We’ve listed some plugins and written some recommendations for our WordPress users seeking optimization help.
After installing the plugins and doing some tweaks, here’s how our own blog fared:
Note: These plugins address mainly front-end optimization issues only. If your site still takes a long time to load, an improved server or back-end code optimizations is what will make a real difference. Read more about our WordPress Hosting Service.
***Optional First Step*** Download and activate GTmetrix for WordPress
Use this plugin to get a before snapshot of your WP performance.
Note: We are currently working on a maintenance update of GTmetrix for WordPress. While it hasn’t been updated in a while, it has been tested and still works for the latest version of WordPress (4.2.2), excluding some small formatting issues.
Once you’ve installed it, enter your API key from your GTmetrix account in the Settings page (you must be registered to generate an API key).
After this is done, visit “Tests” and under the “Latest Front Page Score” module, click “Test your Front Page now” button.
A report will be generated with PageSpeed and YSlow grades for the front page of your WordPress site. This is your before performance.
Step 1) Download and activate W3 Total Cache
You’ll notice a new section in your admin sidebar called “Performance.”
a) Toggle All caching types
a) On the sidebar, click on the “General Settings” sub-section.
Under “General,” Check “Toggle all caching types on or off at once.”
W3 Total Cache will turn on all its caching features (Page Cache, Minify, Database Cache, Object Cache, Browser Cache) as well as other features you may not need (CDN, Monitoring, etc.)
Uncheck CDN and Monitoring (and any other features) if you’re not using them.
b) Under the Minify subsection in General Settings, ensure Minify is enabled.
Next, look at the option called Minify mode.

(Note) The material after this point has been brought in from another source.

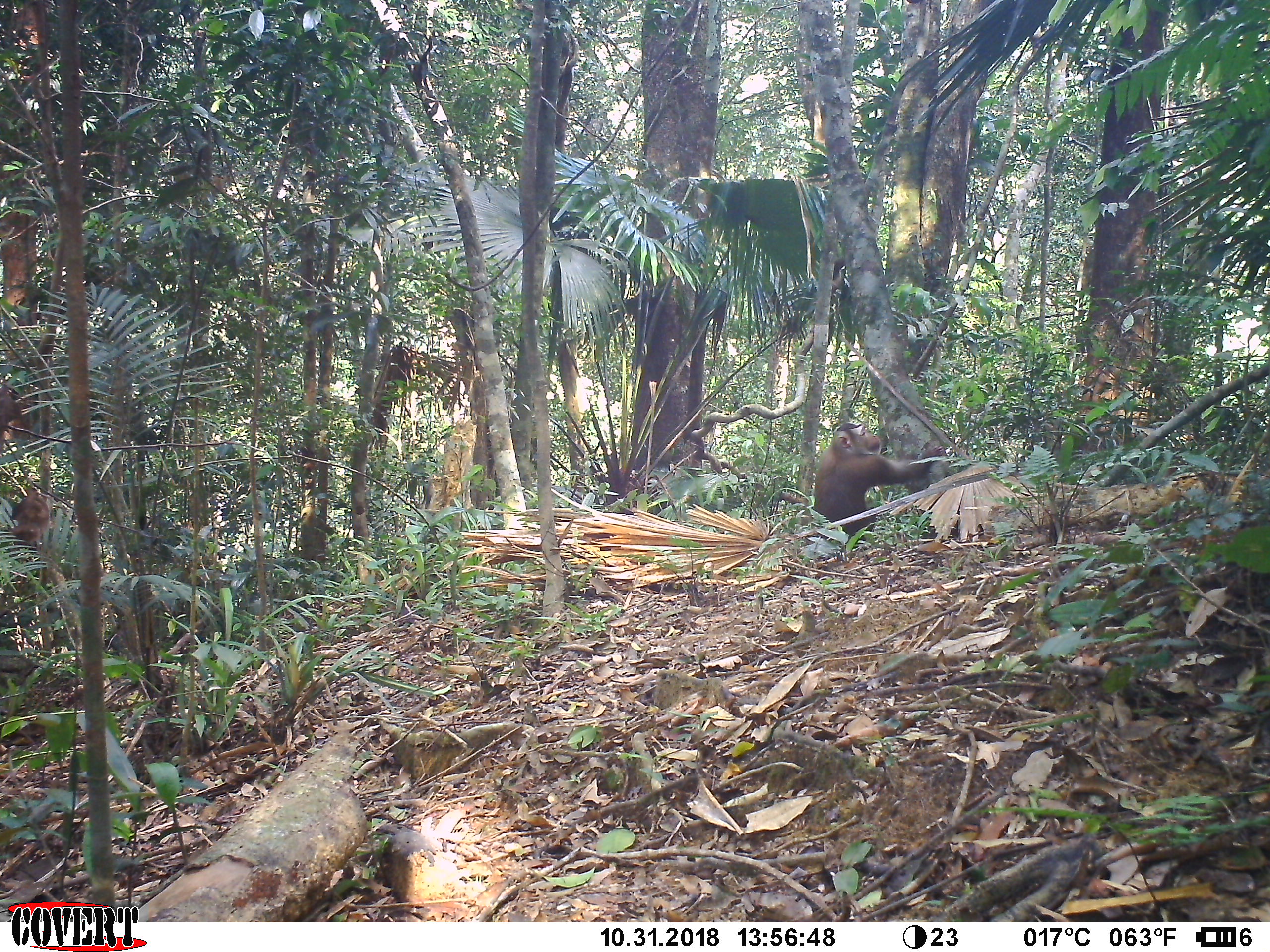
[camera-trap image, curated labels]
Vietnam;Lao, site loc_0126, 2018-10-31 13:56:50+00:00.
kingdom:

Select the Auto option.
Click Save all settings.
Note: If you make any changes to your WordPress plugins, the W3 Total Cache plugin may ask you to Empty the Cache. This is done to make sure the plugin doesn’t serve a cached version of any changed files.

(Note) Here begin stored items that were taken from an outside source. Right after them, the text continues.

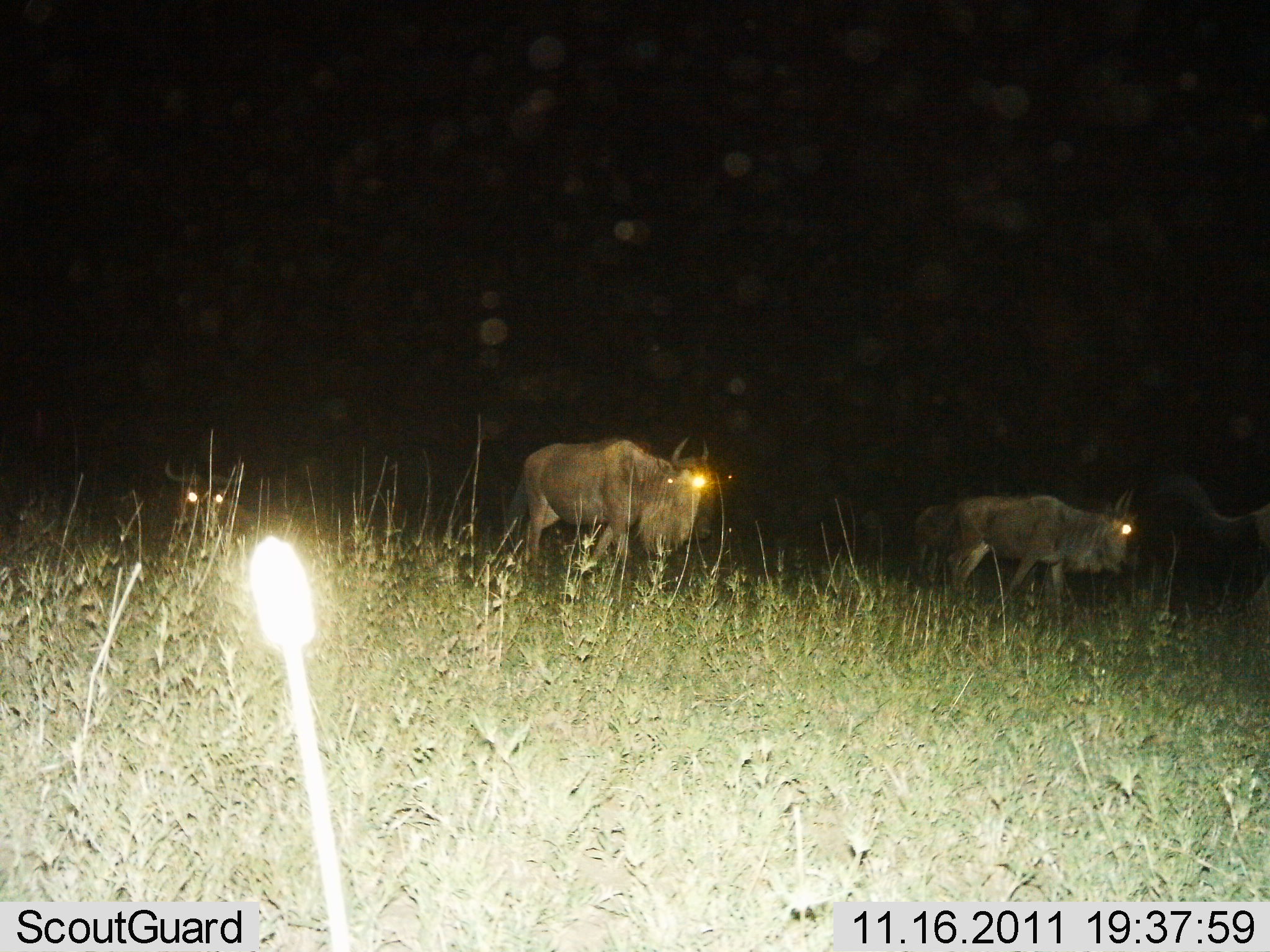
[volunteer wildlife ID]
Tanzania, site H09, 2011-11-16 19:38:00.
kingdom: Animalia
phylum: Chordata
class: Mammalia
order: Artiodactyla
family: Bovidae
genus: Connochaetes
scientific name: Connochaetes taurinus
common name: blue wildebeest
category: wildebeest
Wildebeest (blue wildebeest) (Connochaetes taurinus), count 3. Behavior (volunteer vote fractions): standing 30%, resting 10%, moving 80%, interacting 0%. Young present (vote fraction): 0%. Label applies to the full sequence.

c) On the sidebar, click on the Minify sub-section
Under HTML & XML, check Enable in the HTML minify settings. You can also enable the other options (Inline CSS/JS minification and Line break removal), but make sure to test your site to see if it breaks.
d) On the sidebar, click on the Browser Cache sub-section
- Set expires header
- Set cache control header
- Set entity tag (eTag)
Click Save all settings.
Step 2) Download and activate WP Smush
Under the “Media” section in your WordPress sidebare, you’ll see a new menu option called “WP Smush”

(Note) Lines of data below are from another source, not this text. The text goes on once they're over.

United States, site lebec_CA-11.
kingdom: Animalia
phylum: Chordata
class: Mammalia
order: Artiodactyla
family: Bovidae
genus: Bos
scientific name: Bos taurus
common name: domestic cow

In this section, ensure that the “Auto-Smush Images on upload” feature is checked. The plugin will now optimize every image you upload henceforth since you activated it.
Next, smush all of the images in your Media Library by clicking on “Bulk Smush 50 Attachments” (The free version of the plugin is limited to bulk smushing 50 attachments at a time. You’ll need to revisit this page and bulk smush the next 50 attachments).
That’s it! You’re finished.
Step 3) Analyze your site
Analyze your site again (via GTmetrix.com or with our plugin) and see the difference in performance!
After testing and playing around with many similar plugins, we’ve found that the combination of W3 Total Cache and WP Smush provide the most effective and simplest way to improve the performance of your WordPress website.
Take a look at the difference in our blog:
If you have a WordPress blog, slow or not, give these plugins a try and improve your user’s experience!